-- WHAT YOU HAVE TO DO --
Every entry must be output exactly as it is written.
((
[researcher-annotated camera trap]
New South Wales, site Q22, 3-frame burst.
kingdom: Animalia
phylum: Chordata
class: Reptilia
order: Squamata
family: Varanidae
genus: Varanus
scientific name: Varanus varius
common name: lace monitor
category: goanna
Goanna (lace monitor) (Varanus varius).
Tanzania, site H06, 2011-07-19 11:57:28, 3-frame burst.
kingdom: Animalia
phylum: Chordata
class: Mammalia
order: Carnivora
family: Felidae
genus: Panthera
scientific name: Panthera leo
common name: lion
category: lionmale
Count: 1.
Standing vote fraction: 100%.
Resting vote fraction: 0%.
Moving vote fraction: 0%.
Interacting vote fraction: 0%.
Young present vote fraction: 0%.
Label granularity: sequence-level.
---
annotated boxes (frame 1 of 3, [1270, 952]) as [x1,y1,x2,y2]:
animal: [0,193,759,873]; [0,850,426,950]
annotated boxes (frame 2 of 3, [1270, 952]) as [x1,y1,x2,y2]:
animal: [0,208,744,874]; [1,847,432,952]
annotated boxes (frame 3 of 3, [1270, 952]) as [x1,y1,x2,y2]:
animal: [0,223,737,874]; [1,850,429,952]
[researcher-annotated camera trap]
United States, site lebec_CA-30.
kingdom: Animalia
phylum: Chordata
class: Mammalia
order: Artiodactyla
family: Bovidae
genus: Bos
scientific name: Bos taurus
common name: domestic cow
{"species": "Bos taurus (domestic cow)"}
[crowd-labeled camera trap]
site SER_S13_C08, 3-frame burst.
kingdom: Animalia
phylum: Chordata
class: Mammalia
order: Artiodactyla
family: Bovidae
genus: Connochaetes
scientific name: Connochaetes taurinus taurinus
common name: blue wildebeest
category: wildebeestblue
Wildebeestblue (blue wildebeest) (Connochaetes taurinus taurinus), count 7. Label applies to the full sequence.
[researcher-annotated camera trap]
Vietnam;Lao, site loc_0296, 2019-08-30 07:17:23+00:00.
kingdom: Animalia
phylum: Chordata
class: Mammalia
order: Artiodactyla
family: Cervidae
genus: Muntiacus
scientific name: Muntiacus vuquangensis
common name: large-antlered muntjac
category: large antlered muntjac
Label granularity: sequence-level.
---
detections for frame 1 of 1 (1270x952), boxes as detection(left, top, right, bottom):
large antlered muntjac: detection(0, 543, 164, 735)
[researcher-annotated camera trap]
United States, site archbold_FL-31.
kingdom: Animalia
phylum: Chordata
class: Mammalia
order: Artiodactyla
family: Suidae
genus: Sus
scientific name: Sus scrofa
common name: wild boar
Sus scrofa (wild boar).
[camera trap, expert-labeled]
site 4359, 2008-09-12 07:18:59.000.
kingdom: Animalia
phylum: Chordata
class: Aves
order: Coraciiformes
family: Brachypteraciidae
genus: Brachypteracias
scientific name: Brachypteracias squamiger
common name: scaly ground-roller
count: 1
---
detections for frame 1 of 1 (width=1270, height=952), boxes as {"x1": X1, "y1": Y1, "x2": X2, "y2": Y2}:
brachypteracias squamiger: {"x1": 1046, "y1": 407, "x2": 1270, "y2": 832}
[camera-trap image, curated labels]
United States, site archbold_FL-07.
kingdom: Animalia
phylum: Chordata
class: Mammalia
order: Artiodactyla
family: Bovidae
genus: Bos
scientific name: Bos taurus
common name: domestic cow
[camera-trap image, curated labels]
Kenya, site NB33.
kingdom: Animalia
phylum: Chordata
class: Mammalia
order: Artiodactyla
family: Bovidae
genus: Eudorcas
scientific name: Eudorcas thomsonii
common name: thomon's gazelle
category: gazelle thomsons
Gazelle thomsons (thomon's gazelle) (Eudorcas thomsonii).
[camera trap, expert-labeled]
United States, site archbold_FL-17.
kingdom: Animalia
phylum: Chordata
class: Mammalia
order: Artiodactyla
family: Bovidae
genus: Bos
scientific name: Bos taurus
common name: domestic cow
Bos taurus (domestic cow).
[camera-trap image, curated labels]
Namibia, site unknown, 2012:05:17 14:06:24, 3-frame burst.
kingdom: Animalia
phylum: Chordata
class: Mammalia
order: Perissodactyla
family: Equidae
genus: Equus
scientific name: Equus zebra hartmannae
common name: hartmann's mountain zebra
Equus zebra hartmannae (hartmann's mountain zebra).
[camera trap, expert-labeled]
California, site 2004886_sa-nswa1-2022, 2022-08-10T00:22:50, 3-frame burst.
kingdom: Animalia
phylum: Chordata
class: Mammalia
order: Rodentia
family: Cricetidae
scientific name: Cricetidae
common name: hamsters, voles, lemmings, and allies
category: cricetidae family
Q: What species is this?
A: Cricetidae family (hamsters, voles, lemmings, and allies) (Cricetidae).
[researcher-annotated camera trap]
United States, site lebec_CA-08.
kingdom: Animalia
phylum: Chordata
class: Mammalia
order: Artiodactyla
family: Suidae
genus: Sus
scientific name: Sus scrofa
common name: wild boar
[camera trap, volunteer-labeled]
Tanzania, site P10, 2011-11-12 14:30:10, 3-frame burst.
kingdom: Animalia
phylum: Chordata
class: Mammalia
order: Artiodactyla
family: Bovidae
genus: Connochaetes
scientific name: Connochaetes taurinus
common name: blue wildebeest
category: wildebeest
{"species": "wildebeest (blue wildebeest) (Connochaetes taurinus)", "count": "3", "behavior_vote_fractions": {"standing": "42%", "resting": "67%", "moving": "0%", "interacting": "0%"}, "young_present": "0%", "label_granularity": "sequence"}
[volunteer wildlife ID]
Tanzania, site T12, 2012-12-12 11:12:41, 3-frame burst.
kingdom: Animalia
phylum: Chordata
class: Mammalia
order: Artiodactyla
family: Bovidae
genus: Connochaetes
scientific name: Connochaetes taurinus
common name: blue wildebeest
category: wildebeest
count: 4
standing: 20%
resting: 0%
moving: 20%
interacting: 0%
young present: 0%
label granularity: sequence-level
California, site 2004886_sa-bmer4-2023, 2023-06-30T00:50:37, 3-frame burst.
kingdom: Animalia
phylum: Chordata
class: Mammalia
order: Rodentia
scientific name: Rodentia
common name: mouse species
))
-- WRITTEN REPLY --
[researcher-annotated camera trap]
New South Wales, site Q22, 3-frame burst.
kingdom: Animalia
phylum: Chordata
class: Reptilia
order: Squamata
family: Varanidae
genus: Varanus
scientific name: Varanus varius
common name: lace monitor
category: goanna
Goanna (lace monitor) (Varanus varius).
Tanzania, site H06, 2011-07-19 11:57:28, 3-frame burst.
kingdom: Animalia
phylum: Chordata
class: Mammalia
order: Carnivora
family: Felidae
genus: Panthera
scientific name: Panthera leo
common name: lion
category: lionmale
Count: 1.
Standing vote fraction: 100%.
Resting vote fraction: 0%.
Moving vote fraction: 0%.
Interacting vote fraction: 0%.
Young present vote fraction: 0%.
Label granularity: sequence-level.
---
annotated boxes (frame 1 of 3, [1270, 952]) as [x1,y1,x2,y2]:
animal: [0,193,759,873]; [0,850,426,950]
annotated boxes (frame 2 of 3, [1270, 952]) as [x1,y1,x2,y2]:
animal: [0,208,744,874]; [1,847,432,952]
annotated boxes (frame 3 of 3, [1270, 952]) as [x1,y1,x2,y2]:
animal: [0,223,737,874]; [1,850,429,952]
[researcher-annotated camera trap]
United States, site lebec_CA-30.
kingdom: Animalia
phylum: Chordata
class: Mammalia
order: Artiodactyla
family: Bovidae
genus: Bos
scientific name: Bos taurus
common name: domestic cow
{"species": "Bos taurus (domestic cow)"}
[crowd-labeled camera trap]
site SER_S13_C08, 3-frame burst.
kingdom: Animalia
phylum: Chordata
class: Mammalia
order: Artiodactyla
family: Bovidae
genus: Connochaetes
scientific name: Connochaetes taurinus taurinus
common name: blue wildebeest
category: wildebeestblue
Wildebeestblue (blue wildebeest) (Connochaetes taurinus taurinus), count 7. Label applies to the full sequence.
[researcher-annotated camera trap]
Vietnam;Lao, site loc_0296, 2019-08-30 07:17:23+00:00.
kingdom: Animalia
phylum: Chordata
class: Mammalia
order: Artiodactyla
family: Cervidae
genus: Muntiacus
scientific name: Muntiacus vuquangensis
common name: large-antlered muntjac
category: large antlered muntjac
Label granularity: sequence-level.
---
detections for frame 1 of 1 (1270x952), boxes as detection(left, top, right, bottom):
large antlered muntjac: detection(0, 543, 164, 735)
[researcher-annotated camera trap]
United States, site archbold_FL-31.
kingdom: Animalia
phylum: Chordata
class: Mammalia
order: Artiodactyla
family: Suidae
genus: Sus
scientific name: Sus scrofa
common name: wild boar
Sus scrofa (wild boar).
[camera trap, expert-labeled]
site 4359, 2008-09-12 07:18:59.000.
kingdom: Animalia
phylum: Chordata
class: Aves
order: Coraciiformes
family: Brachypteraciidae
genus: Brachypteracias
scientific name: Brachypteracias squamiger
common name: scaly ground-roller
count: 1
---
detections for frame 1 of 1 (width=1270, height=952), boxes as {"x1": X1, "y1": Y1, "x2": X2, "y2": Y2}:
brachypteracias squamiger: {"x1": 1046, "y1": 407, "x2": 1270, "y2": 832}
[camera-trap image, curated labels]
United States, site archbold_FL-07.
kingdom: Animalia
phylum: Chordata
class: Mammalia
order: Artiodactyla
family: Bovidae
genus: Bos
scientific name: Bos taurus
common name: domestic cow
[camera-trap image, curated labels]
Kenya, site NB33.
kingdom: Animalia
phylum: Chordata
class: Mammalia
order: Artiodactyla
family: Bovidae
genus: Eudorcas
scientific name: Eudorcas thomsonii
common name: thomon's gazelle
category: gazelle thomsons
Gazelle thomsons (thomon's gazelle) (Eudorcas thomsonii).
[camera trap, expert-labeled]
United States, site archbold_FL-17.
kingdom: Animalia
phylum: Chordata
class: Mammalia
order: Artiodactyla
family: Bovidae
genus: Bos
scientific name: Bos taurus
common name: domestic cow
Bos taurus (domestic cow).
[camera-trap image, curated labels]
Namibia, site unknown, 2012:05:17 14:06:24, 3-frame burst.
kingdom: Animalia
phylum: Chordata
class: Mammalia
order: Perissodactyla
family: Equidae
genus: Equus
scientific name: Equus zebra hartmannae
common name: hartmann's mountain zebra
Equus zebra hartmannae (hartmann's mountain zebra).
[camera trap, expert-labeled]
California, site 2004886_sa-nswa1-2022, 2022-08-10T00:22:50, 3-frame burst.
kingdom: Animalia
phylum: Chordata
class: Mammalia
order: Rodentia
family: Cricetidae
scientific name: Cricetidae
common name: hamsters, voles, lemmings, and allies
category: cricetidae family
Q: What species is this?
A: Cricetidae family (hamsters, voles, lemmings, and allies) (Cricetidae).
[researcher-annotated camera trap]
United States, site lebec_CA-08.
kingdom: Animalia
phylum: Chordata
class: Mammalia
order: Artiodactyla
family: Suidae
genus: Sus
scientific name: Sus scrofa
common name: wild boar
[camera trap, volunteer-labeled]
Tanzania, site P10, 2011-11-12 14:30:10, 3-frame burst.
kingdom: Animalia
phylum: Chordata
class: Mammalia
order: Artiodactyla
family: Bovidae
genus: Connochaetes
scientific name: Connochaetes taurinus
common name: blue wildebeest
category: wildebeest
{"species": "wildebeest (blue wildebeest) (Connochaetes taurinus)", "count": "3", "behavior_vote_fractions": {"standing": "42%", "resting": "67%", "moving": "0%", "interacting": "0%"}, "young_present": "0%", "label_granularity": "sequence"}
[volunteer wildlife ID]
Tanzania, site T12, 2012-12-12 11:12:41, 3-frame burst.
kingdom: Animalia
phylum: Chordata
class: Mammalia
order: Artiodactyla
family: Bovidae
genus: Connochaetes
scientific name: Connochaetes taurinus
common name: blue wildebeest
category: wildebeest
count: 4
standing: 20%
resting: 0%
moving: 20%
interacting: 0%
young present: 0%
label granularity: sequence-level
California, site 2004886_sa-bmer4-2023, 2023-06-30T00:50:37, 3-frame burst.
kingdom: Animalia
phylum: Chordata
class: Mammalia
order: Rodentia
scientific name: Rodentia
common name: mouse species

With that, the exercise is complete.